Recently dubbed the “Socialympics”, this year’s London Games has been dominated by social media, making it the most watched Olympics in history. According to a social media monitoring platform, Salesforce Radian6, the US had 15 million social mentions about the Olympics, as of Friday August 3. Possibly as a result, the London Olympics have outperformed the 2008 Beijing Olympics ratings by 10 percent. The International Olympic Committee (IOC) has tried to monitor social media surrounding the games by creating guidelines for sponsors, athletes and spectators. However, the wide scope of social media platforms and the vast array of users have hindered their restrictions. Not without controversy, social media has become a mainstream focus of the Olympics, expanding its reach across the world.
The IOC set the stage for social media usage in the Olympics by launching the Olympic Athletes’ Hub, organizing photos, videos and chats from the Olympic Village online. Because of the explosion of social media in the past 4 years, the opening ceremony alone boasted more tweets than the entire 2008 Beijing Games. Social media surrounding the games began positively; according to Adweek, the opening ceremony elicited five times as many mentions of the word “proud” than it did of the word “bored”.

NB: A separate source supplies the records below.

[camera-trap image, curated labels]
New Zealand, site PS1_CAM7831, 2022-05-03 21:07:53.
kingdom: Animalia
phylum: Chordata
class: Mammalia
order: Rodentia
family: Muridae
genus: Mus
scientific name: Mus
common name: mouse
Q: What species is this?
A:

#Twitterverse Heightens Controversy
However, some controversy arose as the Games settled in. First, the IOC banned athletes from using social media to promote personal sponsors, limiting what they could post on their social forums. Many athletes were upset by this, claiming that in order to finance and support their Olympian status they needed to thank their sponsors. In response, they created the hashtag #WeDemandChange and complained about the ban on Twitter.
Another debate arose when NBC decided not to broadcast the Games live. Because of delayed footage in America, people often saw the results online before they were televised. A hashtag, #NBCFail was created after the result of the Michael Phelps/Ryan Lochte race was announced on NBC before the event was aired. NBC has emphasized that criticism about the tape-delay is a minority opinion, noting that in a survey of 3,000 viewers , 67 percent said even if they knew the result of a prime-time event they would still watch the tape-delayed broadcast later in the day.
Another mishap occurred when Twitter went down for a couple of minutes due to too many Olympic-related tweets. As a result, the IOC asked fans, athletes and reporters to limit their tweeting and picture/ video uploads.
With the rise of social media in this year’s Olympics, mobile interaction played a big role as well.
- Before the games occurred, three quarters of US and UK survey respondents said they would follow the Olympics on their mobile devices in some way, according to a report prepared by the IAB Mobile Marketing Center of Excellence. Also, 50% said they would use their mobile devices in relation to the Olympics while watching events on TV.
- According to NBC and BBC, almost half of their Olympic video streams were from smartphones and tablets.
- NBC’s Apple and Android Olympic apps were downloaded 6 million times since the start of the London Games.
- According to Google’s mobile ads marketing team, the largest mobile and tablet audiences occur at night and around large events.
The Future of the Olympics
This year’s Olympics taught us how the integration of social media has changed the way we view and interact with the world. While mishaps and controversies ensued, social media played a large role in heightening the excitement around the Games and connecting fans, athletes and the media. In the future, the IOC and media outlets like NBC can learn from the mistakes made in 2012 and be prepared for an even more social world to come.